The Rise of True Competition

This third point is actually an extension of the second point, but we are now seeing companies that are coming to market maturity who have utilized the principles in the last section - remote work, AI, no-code technology - to quickly start eating away at Workday's market leadership.

The two names that are most likely to be Workday disruptors today are Rippling and Darwinbox.

Rippling has been discussed at length in this newsletter, but they have a great path towards taking over Workday's dominance with mid-market, white collar workforces.

A 850-employee tech company hasn't always been a perfect fit for Workday due to how robust and expensive Workday is, but Workday has won a fair share of those deals, because the competition - ADP, UKG, Ceridian - leaves the customer wanting more from a UI & integration perspective.

Rippling provides the user-friendly, tech-forward UI that white collar workforces are seeking with their business applications. Rippling has one of the best integration architectures in the market and is increasingly developing tools to support finance teams, IT teams and global workforces - all areas that Workday could claim as trump cards against competition.

While Rippling is starting down-market and making their way up towards the enterprise segment, Darwinbox is giving Workday it's first new enterprise competitor in over a decade.

Darwinbox was founded in India in 2014 and has quickly become the HRIS market leader in Asia. They have built a cutting edge, enterprise-grade HRIS platform that is built for a more dynamic workforce and a more global workforce. The system was built from the ground up with integrations, custom workflows and AI in mind, while their peers are scrambling to add these features after-the-fact.

Darwinbox is launching their North American expansion in earnest in 2023 and will increasingly be a thorn in Workday's side.

Blog: 10 Alternatives to Workday for Mid-Sized Companies


For the last five years, I've likened Workday to the pretty girl in high school who never had to develop a personality.

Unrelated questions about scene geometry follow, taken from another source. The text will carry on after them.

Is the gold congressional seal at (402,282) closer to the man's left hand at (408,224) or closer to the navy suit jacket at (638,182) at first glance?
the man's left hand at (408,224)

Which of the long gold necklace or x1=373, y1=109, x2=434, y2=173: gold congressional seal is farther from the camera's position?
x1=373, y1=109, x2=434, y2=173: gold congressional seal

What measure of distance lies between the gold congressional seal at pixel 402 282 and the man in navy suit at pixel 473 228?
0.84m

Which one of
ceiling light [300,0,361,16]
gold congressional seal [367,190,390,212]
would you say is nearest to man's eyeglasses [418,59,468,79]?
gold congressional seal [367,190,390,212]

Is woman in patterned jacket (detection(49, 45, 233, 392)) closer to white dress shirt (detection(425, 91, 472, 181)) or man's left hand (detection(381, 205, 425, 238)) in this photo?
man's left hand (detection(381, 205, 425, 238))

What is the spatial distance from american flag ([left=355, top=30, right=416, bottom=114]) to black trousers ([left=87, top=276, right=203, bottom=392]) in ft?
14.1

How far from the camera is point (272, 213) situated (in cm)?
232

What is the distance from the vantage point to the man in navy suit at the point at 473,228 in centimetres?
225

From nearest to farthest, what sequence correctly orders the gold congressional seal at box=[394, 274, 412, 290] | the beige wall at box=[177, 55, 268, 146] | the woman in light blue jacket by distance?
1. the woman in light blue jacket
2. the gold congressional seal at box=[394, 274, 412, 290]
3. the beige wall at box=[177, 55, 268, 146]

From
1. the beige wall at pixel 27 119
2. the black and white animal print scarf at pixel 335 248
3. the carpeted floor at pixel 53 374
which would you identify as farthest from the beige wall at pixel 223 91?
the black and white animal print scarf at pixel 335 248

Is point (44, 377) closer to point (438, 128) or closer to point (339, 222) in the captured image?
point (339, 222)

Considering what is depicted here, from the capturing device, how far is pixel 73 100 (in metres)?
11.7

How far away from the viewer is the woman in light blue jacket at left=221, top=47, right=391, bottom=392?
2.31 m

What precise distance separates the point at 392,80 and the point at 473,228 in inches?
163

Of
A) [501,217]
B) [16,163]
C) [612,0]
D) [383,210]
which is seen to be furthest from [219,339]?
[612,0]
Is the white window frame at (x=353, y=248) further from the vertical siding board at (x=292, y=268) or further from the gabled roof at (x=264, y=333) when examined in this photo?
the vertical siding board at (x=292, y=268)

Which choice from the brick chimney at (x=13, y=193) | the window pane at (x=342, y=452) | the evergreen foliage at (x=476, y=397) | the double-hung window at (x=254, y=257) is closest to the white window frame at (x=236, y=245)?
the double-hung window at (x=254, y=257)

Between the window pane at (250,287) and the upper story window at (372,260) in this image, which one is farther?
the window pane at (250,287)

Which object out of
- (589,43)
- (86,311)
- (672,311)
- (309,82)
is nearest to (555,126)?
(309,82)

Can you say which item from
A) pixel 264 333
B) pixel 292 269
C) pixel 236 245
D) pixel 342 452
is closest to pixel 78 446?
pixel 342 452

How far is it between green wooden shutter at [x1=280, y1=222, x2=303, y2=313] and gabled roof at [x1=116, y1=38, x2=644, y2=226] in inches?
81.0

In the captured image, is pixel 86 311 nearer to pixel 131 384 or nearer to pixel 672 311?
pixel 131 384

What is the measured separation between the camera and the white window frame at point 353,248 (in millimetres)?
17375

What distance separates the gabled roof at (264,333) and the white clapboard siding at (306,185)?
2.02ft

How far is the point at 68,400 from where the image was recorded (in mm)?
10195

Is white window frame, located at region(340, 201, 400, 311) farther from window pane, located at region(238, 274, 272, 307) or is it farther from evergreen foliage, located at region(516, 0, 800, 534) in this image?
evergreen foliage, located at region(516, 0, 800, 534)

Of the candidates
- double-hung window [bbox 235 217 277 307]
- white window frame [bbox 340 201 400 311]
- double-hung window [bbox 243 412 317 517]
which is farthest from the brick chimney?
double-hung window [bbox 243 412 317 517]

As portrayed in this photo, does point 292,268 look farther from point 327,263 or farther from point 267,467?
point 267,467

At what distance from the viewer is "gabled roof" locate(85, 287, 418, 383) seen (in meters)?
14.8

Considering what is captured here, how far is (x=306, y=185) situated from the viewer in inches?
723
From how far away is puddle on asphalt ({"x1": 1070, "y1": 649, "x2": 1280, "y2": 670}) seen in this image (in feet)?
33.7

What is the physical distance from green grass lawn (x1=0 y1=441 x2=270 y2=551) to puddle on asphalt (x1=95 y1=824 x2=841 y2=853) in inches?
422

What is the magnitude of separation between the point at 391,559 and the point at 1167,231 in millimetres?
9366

Workday could completely ignore customer's demo requests, refuse to take part in certain steps of an evaluation process, send over a proposal 3x as expensive as the competition and still come away with the deal.

Workday took their core audience (HR) for granted and shifted their development and marketing focus towards finance instead.

Workday underinvested in partners and created a walled garden when the rest of the industry was opening up.

And yet, none of it seemed to matter in a low interest rate world.

But now, our high interest rate world, is going to be a shock to the system.

The pretty girl from high school is heading off to college, where there is much more competition from others who have been developing uniquely charming personality traits.

Workday will continue to be pretty, but they won't be the only game in town.